Unnamed: 0,mean_fit_time,std_fit_time,mean_score_time,std_score_time,param_kneighborsclassifier__n_neighbors,params,split0_test_score,split1_test_score,split2_test_score,split3_test_score,split4_test_score,split5_test_score,split6_test_score,split7_test_score,split8_test_score,split9_test_score,mean_test_score,std_test_score,rank_test_score
6,0.001581,1.1e-05,0.003173,6e-05,7,{'kneighborsclassifier__n_neighbors': 7},0.919336,0.917563,0.952534,0.935606,0.984049,0.918719,0.967803,0.984049,0.984049,0.968372,0.953208,0.026859,1
7,0.001587,2.4e-05,0.003188,3.9e-05,8,{'kneighborsclassifier__n_neighbors': 8},0.919336,0.917563,0.952534,0.935606,0.984049,0.918719,0.950183,1.0,0.983744,0.968372,0.95301,0.028687,2
8,0.001609,5.3e-05,0.003193,5.2e-05,9,{'kneighborsclassifier__n_neighbors': 9},0.919336,0.917563,0.968636,0.935606,0.937729,0.918719,0.967803,0.984049,0.983744,0.968372,0.950156,0.025745,3
4,0.001644,6.1e-05,0.003315,0.000214,5,{'kneighborsclassifier__n_neighbors': 5},0.919336,0.917563,0.937273,0.9343,0.984049,0.883761,0.935606,0.984049,0.984049,0.968372,0.944836,0.032472,4
5,0.001609,4.4e-05,0.003208,7.5e-05,6,{'kneighborsclassifier__n_neighbors': 6},0.919336,0.917563,0.936111,0.9343,0.967803,0.827761,0.96715,1.0,0.983744,0.968372,0.942214,0.046212,5
22,0.001638,7.6e-05,0.003323,0.000122,23,{'kneighborsclassifier__n_neighbors': 23},0.919336,0.881763,0.919336,0.9343,0.984049,0.883761,0.950183,0.984049,0.984049,0.967803,0.940863,0.037591,6
23,0.001578,1.8e-05,0.003228,4.2e-05,24,{'kneighborsclassifier__n_neighbors': 24},0.919336,0.881763,0.919336,0.9343,0.984049,0.883761,0.950183,0.984049,0.984049,0.967803,0.940863,0.037591,6
10,0.00158,1.5e-05,0.003182,4.6e-05,11,{'kneighborsclassifier__n_neighbors': 11},0.917563,0.899903,0.92089,0.935606,0.937729,0.883761,0.951231,1.0,0.984049,0.967803,0.939853,0.034789,8
9,0.001583,2.1e-05,0.003178,5.9e-05,10,{'kneighborsclassifier__n_neighbors': 10},0.919336,0.881763,0.919336,0.9343,0.937729,0.899209,0.951231,1.0,0.983744,0.967803,0.939445,0.035152,9
19,0.001581,4.6e-05,0.003206,4.9e-05,20,{'kneighborsclassifier__n_neighbors': 20},0.919336,0.881763,0.904167,0.9343,0.984049,0.883761,0.950183,0.984049,0.984049,0.967803,0.939346,0.038719,10


Is $k=7$ better than $k=10$, the value we had used previously?
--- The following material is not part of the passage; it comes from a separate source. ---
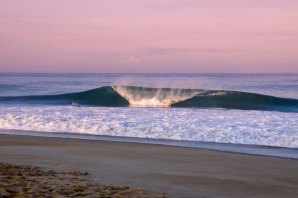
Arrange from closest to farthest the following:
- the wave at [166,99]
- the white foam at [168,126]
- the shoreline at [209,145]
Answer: the shoreline at [209,145] → the white foam at [168,126] → the wave at [166,99]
Choosing $k=7$ leads to a higher average F1 score, though the difference is relatively small. What about the precision and recall for malignant masses for $k=7$?

In [12]:
new_precision = cross_val_score(
    grid_search.best_estimator_,
    X_train, is_malignant,
    scoring="precision",
    cv=10).mean()

new_recall = cross_val_score(
    grid_search.best_estimator_,
    X_train, is_malignant,
    scoring="recall",
    cv=10).mean()

precision_1, new_precision

(0.9408496785441866, 0.9339878165312948)

In [13]:
recall_1, new_recall

(0.9038043478260871, 0.9456521739130436)

We see that the new model has a higher recall but a lower precision for malignancy. So depending on the scoring criteria, we can end up with different "best" models.

While we won't cover it now, we'll mention that ensemble methods can also be used for to combine predictions for multiple classification models (like we did for regression models).